* What this task involves:
Restate word for word the line containing "common name: red squirrel" and each line that follows it, through the last line below, and nothing else.

[Saved data entries]
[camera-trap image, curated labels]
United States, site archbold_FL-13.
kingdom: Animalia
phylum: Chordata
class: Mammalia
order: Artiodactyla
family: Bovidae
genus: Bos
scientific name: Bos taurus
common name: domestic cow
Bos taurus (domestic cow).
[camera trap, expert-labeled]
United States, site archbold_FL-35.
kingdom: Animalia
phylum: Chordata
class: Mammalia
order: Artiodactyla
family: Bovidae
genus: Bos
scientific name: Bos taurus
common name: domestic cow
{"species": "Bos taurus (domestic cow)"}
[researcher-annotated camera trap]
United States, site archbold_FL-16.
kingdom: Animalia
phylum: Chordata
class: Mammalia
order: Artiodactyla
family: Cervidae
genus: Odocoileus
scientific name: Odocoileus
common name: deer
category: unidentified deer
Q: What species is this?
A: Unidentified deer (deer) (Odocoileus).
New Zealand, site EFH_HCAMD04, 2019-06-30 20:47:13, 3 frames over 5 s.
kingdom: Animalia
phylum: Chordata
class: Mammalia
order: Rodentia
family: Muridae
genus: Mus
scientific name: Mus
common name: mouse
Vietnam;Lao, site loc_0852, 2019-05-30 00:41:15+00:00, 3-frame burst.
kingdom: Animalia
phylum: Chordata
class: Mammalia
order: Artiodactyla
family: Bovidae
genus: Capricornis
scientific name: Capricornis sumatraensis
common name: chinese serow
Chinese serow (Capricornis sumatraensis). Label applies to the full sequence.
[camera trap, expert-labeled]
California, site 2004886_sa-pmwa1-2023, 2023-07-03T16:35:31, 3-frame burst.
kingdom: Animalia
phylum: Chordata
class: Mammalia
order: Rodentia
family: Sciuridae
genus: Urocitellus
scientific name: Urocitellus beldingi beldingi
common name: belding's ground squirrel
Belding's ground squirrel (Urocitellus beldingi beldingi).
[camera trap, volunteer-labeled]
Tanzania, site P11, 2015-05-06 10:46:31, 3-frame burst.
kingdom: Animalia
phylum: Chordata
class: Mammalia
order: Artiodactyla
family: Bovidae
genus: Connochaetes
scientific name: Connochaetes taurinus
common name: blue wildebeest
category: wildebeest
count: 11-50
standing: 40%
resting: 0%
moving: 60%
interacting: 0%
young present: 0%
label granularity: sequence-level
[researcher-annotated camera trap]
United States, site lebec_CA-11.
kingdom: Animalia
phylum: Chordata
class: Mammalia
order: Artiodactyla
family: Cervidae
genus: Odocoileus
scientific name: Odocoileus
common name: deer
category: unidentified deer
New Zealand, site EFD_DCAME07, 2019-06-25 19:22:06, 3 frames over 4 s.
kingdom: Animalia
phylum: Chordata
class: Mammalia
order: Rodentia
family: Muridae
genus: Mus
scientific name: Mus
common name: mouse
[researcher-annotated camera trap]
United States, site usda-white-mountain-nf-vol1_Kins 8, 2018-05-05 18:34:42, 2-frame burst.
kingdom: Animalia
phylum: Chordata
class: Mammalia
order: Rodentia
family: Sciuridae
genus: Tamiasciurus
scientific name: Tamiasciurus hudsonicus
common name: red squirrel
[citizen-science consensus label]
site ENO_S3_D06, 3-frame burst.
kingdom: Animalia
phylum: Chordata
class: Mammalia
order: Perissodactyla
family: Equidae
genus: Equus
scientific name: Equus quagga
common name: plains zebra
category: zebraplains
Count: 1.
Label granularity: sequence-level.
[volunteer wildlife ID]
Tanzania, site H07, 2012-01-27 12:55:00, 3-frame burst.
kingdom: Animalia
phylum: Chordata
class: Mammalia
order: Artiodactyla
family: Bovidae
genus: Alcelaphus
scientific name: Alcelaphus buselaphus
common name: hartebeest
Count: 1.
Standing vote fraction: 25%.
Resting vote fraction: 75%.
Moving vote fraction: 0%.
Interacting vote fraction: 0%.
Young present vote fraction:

* Response area:
common name: red squirrel
[citizen-science consensus label]
site ENO_S3_D06, 3-frame burst.
kingdom: Animalia
phylum: Chordata
class: Mammalia
order: Perissodactyla
family: Equidae
genus: Equus
scientific name: Equus quagga
common name: plains zebra
category: zebraplains
Count: 1.
Label granularity: sequence-level.
[volunteer wildlife ID]
Tanzania, site H07, 2012-01-27 12:55:00, 3-frame burst.
kingdom: Animalia
phylum: Chordata
class: Mammalia
order: Artiodactyla
family: Bovidae
genus: Alcelaphus
scientific name: Alcelaphus buselaphus
common name: hartebeest
Count: 1.
Standing vote fraction: 25%.
Resting vote fraction: 75%.
Moving vote fraction: 0%.
Interacting vote fraction: 0%.
Young present vote fraction:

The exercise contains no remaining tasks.